The input:
_____

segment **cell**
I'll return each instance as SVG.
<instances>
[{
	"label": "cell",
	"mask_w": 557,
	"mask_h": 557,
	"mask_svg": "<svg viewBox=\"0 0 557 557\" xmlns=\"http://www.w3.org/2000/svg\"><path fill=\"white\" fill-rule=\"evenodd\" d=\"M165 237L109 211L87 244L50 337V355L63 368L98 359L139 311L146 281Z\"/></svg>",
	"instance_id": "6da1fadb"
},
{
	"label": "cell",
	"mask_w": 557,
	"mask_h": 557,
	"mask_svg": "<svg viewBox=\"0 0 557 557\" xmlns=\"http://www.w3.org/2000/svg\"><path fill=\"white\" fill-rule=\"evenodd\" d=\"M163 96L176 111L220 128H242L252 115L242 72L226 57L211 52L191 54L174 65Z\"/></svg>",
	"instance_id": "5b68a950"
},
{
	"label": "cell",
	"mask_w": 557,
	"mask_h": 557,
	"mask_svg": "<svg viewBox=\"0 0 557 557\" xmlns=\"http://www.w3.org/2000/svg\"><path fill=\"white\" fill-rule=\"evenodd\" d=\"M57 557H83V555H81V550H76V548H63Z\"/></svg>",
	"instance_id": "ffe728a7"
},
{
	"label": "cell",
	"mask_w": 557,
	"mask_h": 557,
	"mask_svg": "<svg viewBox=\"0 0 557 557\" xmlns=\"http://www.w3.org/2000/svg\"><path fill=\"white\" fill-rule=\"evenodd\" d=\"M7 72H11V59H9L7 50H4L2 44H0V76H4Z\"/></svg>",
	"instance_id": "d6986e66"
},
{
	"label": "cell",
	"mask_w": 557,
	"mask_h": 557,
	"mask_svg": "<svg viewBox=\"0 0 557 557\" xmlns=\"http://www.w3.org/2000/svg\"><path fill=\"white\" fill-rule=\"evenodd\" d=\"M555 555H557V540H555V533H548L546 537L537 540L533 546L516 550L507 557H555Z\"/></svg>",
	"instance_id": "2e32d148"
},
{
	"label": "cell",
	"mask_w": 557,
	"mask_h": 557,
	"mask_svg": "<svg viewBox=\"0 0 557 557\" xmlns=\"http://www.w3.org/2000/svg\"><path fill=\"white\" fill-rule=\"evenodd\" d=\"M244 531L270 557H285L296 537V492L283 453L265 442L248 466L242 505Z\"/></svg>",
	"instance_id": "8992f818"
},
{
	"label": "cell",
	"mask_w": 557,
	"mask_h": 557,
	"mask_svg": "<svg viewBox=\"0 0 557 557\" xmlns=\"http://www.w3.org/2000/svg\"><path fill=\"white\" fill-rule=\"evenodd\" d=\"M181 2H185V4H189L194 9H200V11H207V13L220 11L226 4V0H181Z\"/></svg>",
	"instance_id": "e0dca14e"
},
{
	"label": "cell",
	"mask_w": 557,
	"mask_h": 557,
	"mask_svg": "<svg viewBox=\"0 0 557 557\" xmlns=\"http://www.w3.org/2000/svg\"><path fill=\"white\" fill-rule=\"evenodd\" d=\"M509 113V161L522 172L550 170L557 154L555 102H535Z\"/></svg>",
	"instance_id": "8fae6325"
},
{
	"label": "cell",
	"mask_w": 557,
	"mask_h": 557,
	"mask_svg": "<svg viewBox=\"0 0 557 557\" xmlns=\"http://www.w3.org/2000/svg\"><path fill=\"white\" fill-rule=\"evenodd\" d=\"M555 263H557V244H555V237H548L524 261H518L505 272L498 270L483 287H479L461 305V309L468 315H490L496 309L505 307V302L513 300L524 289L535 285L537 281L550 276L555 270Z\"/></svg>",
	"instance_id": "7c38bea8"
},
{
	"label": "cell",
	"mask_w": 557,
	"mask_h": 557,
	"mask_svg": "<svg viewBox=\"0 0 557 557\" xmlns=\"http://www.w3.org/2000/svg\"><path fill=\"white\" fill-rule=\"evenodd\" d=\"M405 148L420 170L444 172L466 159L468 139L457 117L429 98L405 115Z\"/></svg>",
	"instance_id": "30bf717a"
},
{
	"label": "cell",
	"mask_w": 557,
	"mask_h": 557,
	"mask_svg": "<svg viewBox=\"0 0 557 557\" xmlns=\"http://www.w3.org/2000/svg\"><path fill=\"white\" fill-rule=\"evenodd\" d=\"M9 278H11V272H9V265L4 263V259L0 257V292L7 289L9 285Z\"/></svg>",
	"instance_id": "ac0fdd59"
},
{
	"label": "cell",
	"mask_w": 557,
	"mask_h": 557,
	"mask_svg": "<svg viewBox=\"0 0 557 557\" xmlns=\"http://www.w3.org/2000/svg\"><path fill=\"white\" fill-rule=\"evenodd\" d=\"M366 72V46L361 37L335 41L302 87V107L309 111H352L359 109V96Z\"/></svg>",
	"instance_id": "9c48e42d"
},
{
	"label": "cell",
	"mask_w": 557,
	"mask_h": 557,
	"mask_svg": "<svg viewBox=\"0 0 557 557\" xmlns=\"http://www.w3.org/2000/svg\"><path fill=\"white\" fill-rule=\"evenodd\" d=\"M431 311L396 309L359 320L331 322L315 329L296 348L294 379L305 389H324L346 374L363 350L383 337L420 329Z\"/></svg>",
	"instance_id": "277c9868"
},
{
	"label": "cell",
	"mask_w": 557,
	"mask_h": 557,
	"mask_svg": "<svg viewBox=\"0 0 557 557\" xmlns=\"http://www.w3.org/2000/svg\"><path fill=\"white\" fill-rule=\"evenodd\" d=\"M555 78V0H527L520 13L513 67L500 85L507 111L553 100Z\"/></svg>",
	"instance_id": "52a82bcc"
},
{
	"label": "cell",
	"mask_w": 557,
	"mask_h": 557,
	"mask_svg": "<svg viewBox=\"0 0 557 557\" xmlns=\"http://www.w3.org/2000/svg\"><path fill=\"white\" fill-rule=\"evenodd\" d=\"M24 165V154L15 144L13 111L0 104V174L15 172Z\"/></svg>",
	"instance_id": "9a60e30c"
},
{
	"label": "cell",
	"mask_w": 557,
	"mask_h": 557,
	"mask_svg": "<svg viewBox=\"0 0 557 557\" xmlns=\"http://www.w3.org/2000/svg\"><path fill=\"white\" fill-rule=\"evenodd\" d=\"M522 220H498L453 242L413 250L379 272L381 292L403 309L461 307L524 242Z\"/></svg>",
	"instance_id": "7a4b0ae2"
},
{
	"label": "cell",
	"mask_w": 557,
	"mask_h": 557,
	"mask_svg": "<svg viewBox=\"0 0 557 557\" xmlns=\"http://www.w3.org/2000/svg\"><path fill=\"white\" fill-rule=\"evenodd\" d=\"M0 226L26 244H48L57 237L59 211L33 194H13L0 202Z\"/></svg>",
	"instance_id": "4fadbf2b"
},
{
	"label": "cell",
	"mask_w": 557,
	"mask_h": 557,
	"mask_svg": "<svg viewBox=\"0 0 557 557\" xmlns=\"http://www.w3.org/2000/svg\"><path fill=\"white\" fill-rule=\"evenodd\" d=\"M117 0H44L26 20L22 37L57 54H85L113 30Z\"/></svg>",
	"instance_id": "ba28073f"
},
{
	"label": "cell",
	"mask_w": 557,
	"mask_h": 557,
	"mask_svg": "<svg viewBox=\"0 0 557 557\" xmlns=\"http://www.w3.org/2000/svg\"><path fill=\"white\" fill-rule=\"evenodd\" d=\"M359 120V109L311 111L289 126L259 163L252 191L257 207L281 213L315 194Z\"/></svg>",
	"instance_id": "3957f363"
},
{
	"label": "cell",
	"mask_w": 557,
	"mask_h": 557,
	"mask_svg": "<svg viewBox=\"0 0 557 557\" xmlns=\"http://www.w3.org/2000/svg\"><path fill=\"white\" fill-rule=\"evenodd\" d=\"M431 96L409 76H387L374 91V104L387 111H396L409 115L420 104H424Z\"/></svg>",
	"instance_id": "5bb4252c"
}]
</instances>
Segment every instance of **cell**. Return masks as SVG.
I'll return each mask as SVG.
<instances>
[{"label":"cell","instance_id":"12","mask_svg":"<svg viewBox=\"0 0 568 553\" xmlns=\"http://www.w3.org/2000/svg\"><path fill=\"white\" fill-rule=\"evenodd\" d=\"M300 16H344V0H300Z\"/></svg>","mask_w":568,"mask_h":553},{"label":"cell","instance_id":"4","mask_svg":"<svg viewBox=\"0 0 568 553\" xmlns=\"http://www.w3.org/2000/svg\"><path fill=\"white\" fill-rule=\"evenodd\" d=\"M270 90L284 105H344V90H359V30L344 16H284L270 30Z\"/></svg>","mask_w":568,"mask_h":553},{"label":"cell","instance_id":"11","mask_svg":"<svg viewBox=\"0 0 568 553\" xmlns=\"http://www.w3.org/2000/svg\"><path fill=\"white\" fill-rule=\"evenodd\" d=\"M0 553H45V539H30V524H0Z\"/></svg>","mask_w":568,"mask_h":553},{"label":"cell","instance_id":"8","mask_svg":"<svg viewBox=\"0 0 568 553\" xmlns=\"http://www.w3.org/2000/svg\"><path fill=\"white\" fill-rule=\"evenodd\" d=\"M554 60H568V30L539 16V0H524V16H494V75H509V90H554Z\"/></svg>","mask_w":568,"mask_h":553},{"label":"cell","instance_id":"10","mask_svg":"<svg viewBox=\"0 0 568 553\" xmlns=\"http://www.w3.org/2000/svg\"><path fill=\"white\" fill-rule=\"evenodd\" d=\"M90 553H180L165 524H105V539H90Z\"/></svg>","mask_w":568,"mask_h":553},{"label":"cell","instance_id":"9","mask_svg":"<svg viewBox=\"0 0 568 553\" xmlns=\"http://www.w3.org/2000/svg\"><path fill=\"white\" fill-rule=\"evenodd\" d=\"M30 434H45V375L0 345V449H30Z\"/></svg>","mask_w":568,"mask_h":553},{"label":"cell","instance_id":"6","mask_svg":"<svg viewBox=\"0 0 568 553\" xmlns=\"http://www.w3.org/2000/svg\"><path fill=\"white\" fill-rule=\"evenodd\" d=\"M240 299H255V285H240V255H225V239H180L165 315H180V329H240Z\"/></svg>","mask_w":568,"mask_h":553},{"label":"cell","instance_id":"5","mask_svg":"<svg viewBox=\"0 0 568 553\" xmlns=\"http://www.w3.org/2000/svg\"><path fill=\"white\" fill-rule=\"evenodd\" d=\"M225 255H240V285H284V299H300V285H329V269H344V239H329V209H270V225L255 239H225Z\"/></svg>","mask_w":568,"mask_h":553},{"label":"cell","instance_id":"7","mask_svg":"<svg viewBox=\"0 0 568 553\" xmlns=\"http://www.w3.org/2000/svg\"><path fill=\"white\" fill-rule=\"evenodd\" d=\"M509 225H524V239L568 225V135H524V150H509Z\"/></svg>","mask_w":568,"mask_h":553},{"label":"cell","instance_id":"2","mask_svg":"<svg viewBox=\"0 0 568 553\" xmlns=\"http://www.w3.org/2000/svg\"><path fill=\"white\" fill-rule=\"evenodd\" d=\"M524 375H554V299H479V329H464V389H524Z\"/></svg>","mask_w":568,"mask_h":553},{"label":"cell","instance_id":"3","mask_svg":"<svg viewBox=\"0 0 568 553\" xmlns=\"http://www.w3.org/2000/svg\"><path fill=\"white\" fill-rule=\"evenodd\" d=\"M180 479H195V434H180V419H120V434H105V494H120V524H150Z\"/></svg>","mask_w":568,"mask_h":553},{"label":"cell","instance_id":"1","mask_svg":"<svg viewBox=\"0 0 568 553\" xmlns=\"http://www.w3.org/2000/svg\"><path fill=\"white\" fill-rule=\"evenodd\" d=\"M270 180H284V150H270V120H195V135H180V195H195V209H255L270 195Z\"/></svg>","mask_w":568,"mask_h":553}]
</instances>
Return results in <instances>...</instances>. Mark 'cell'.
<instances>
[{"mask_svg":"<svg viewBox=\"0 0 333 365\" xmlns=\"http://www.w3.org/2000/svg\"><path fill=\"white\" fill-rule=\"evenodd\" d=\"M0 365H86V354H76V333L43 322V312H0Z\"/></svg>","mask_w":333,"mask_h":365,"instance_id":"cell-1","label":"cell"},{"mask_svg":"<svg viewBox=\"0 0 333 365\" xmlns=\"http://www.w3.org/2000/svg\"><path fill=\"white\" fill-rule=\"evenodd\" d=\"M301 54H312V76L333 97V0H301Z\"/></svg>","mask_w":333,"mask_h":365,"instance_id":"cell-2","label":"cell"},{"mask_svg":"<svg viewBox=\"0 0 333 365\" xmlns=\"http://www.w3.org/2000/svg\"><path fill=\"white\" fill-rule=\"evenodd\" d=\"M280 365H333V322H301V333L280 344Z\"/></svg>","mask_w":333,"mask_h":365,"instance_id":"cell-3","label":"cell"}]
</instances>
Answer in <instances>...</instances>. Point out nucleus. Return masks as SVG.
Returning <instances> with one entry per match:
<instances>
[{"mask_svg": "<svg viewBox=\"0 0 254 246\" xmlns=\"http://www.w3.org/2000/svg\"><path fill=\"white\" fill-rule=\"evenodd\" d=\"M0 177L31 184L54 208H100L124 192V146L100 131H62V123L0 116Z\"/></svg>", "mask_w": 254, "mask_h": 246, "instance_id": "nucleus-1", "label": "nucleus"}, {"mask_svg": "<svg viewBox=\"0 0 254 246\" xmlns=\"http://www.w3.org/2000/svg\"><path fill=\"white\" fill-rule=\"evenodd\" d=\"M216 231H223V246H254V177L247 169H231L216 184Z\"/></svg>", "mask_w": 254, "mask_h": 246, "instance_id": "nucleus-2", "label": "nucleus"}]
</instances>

_____

Problem:
How many lines in the items above contain the string "masks", counting only matches with the same case? Reply with the number alone.

In response:
2